After working for Crop Production Services this summer and seeing the type of work they do I would be pleased to find a position with this company after I graduate. I would like to dedicate a blog to describing what it is exactly I do for my internship with this company and what role I would hope to play if I was hired upon graduation.

Most of my time is spent looking at my traps that I have hung in trees and counting how many of each key species are present. I do this to mark when the newest of generation are hatching to inform the farmers when they should apply their next tank of spray for these internal worms. A second use of my traps counts are to find commonalities among farms that are close to see high pressure areas that may need a more frequent sprays than other areas where the pressure is not so high.  When I am not checking traps I am helping to deliver chemicals to farmers so they can get their orders on same day or next day delivery.
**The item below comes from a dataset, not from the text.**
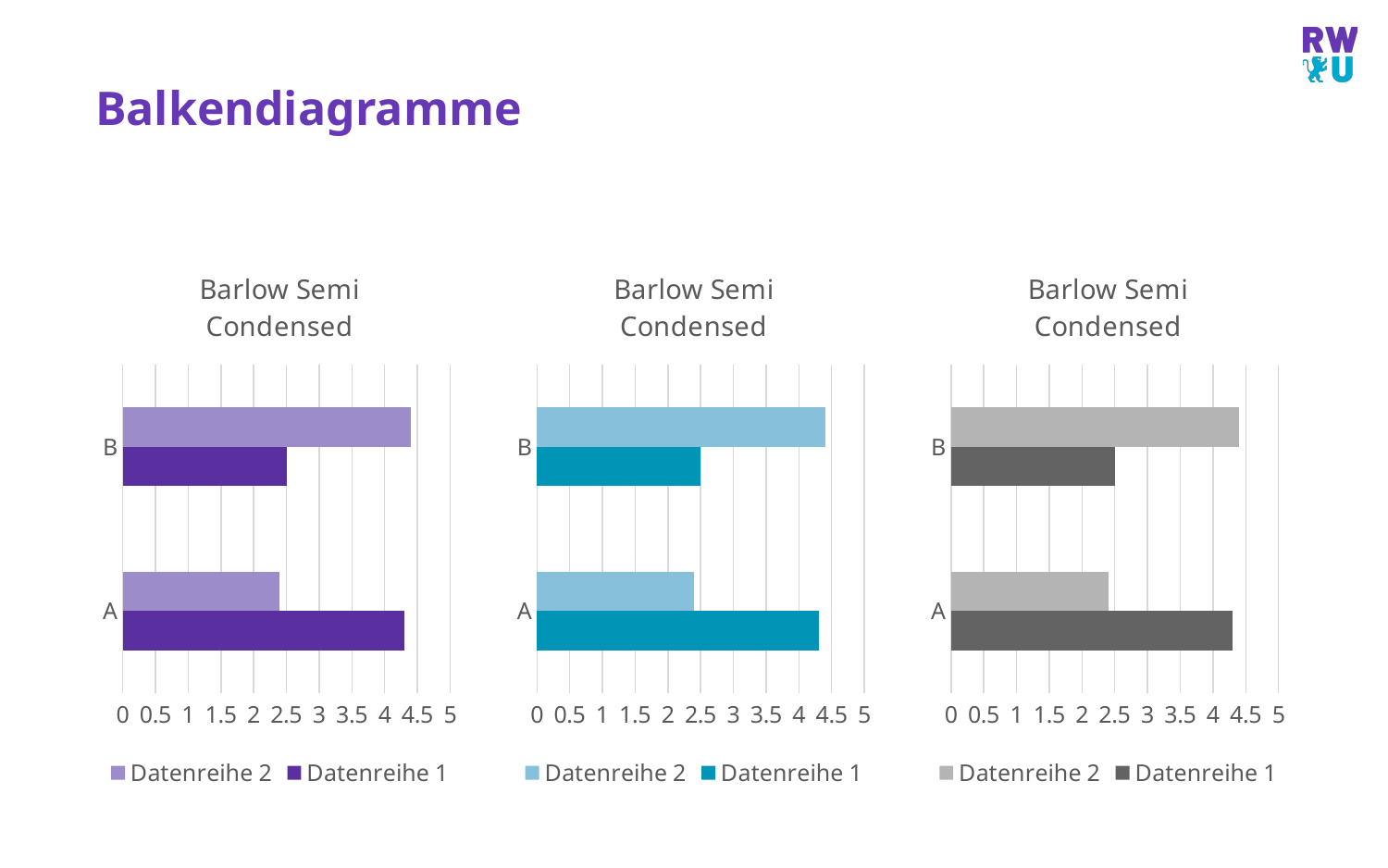
In the middle chart, which category has the higher value for Datenreihe 2, A or B? B In the left chart, is the value of Datenreihe 1 for A greater or less than 4? greater In the right chart, for category B, which series has the larger value? Datenreihe 2 In the left chart, is the value of Datenreihe 1 for B greater or less than 3? less What kind of chart is the left chart? bar chart What is the title of the middle chart? Barlow Semi Condensed In the middle chart, is the value of Datenreihe 2 for A greater or less than 3? less In the left chart, which category has the higher value for Datenreihe 1, A or B? A How many series does the legend of the middle chart list? 2 How many categories are shown on the right chart? 2 What is the maximum value shown on the x axis of the right chart? 5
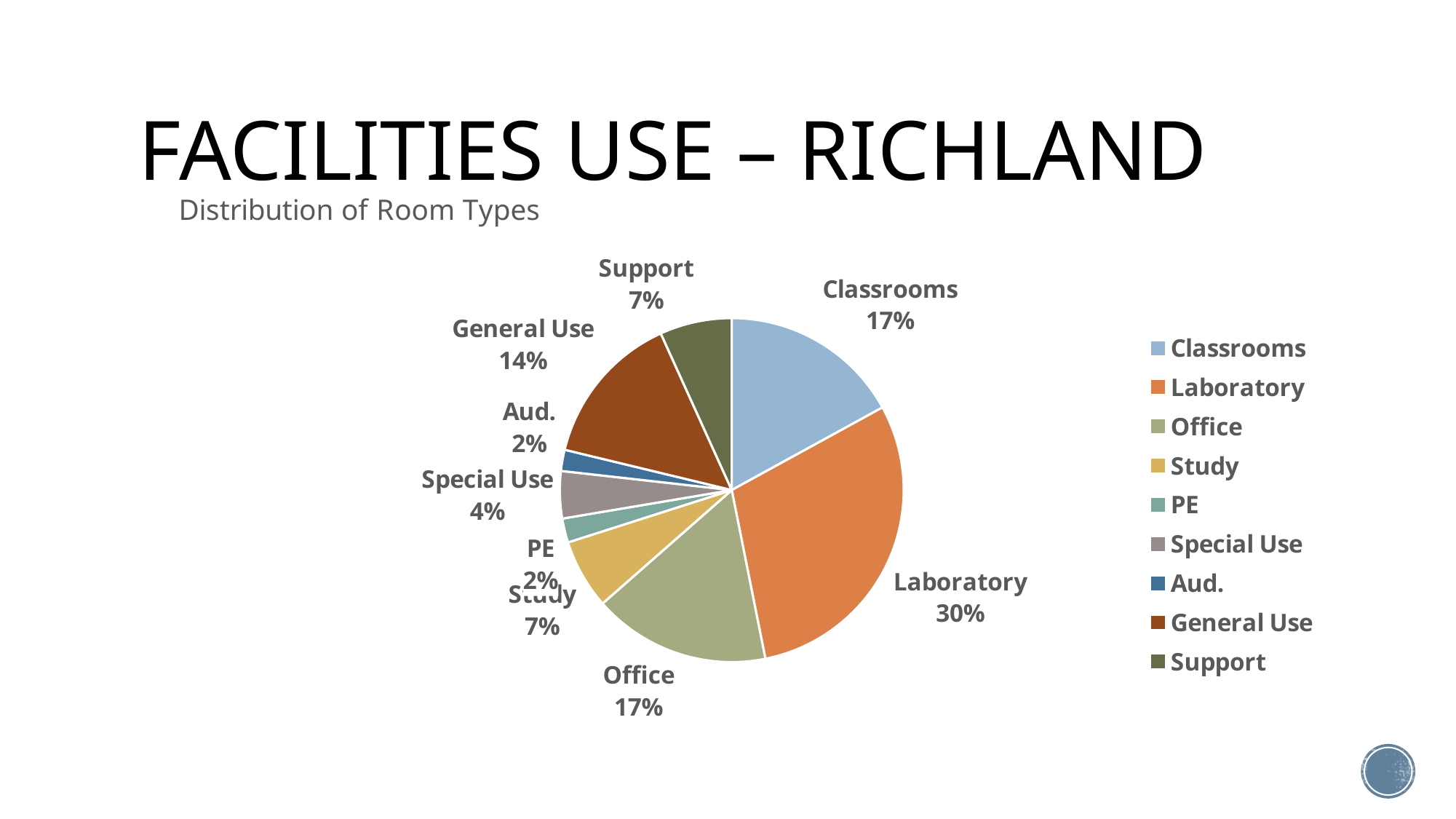
What is the difference in percentage points between Laboratory and Classrooms? 13 How many room types are listed in the legend? 9 What percentage is shown for Study? 7% Which colour represents Laboratory in the legend? Orange What type of chart is shown on the slide? Pie chart What percentage is shown for General Use? 14% What is the difference in percentage points between Office and Special Use? 13 Which room type has the largest share of the pie? Laboratory What percentage is shown for Special Use? 4% What is the chart's title? Distribution of Room Types What share of room types is Laboratory? 30% Which is larger, the share for General Use or the share for Support? General Use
I also attend grower tours, which are led by Cornell or CPS. I find these tours extremely useful because they are demonstrations of in the field experiments comparing the leading products and how they affect the crop. The top two demonstrations I have seen have been done with Apple Scab products and weed spray chemicals. Both of these trials had 8 reps and showed how farmers can expect their product to work in varying conditions. These tours are very informative and help others and I gather first hand experience.  Those are my duties as an intern for the summer, traps, deliveries and to learn as much as possible.









If I were fortunate enough to get a job with CPS, my roles would be more intense. The position I would apply for would be a crop consultant. A crop consultant’s foremost job is to scout farms and look for all different  pests of the crops. Upon conclusion of scouting I would meet with the farmer and show him what the pest looks like and where it is located on his farm. Then we would discuss his spray options and what would be best for him. Things to consider before making a recommendation for the farmer to spray include, what kind of rig is present, how bad the pest is, cost of the pesticide, and what chemicals the farmer already has in his barn.  Whatever material (chemical) is chosen then is written down and the order is called into the warehouse so it can be delivered the next day. Very often the consultants also have to help hook up some spray rigs and calibrate them for the farmer if they do not know how. As one can see, consultants and farmers are in close contact and in most cases become good friends. I personally love this kind of service, working hand in hand with the farmers. In the winter after the growing season is complete the job becomes more “business like”. Meetings every winter are held in Virginia, and Greenly Colorado to recap the season and how the company preformed. This is also the time when consultants will fly to meet with chemical company representatives to learn about new products for the up coming year and to discuss pricing. I love both aspects of this job and hope to have made a lasting impression with this internship to improve my odds of becoming a consultant for CPS in the future.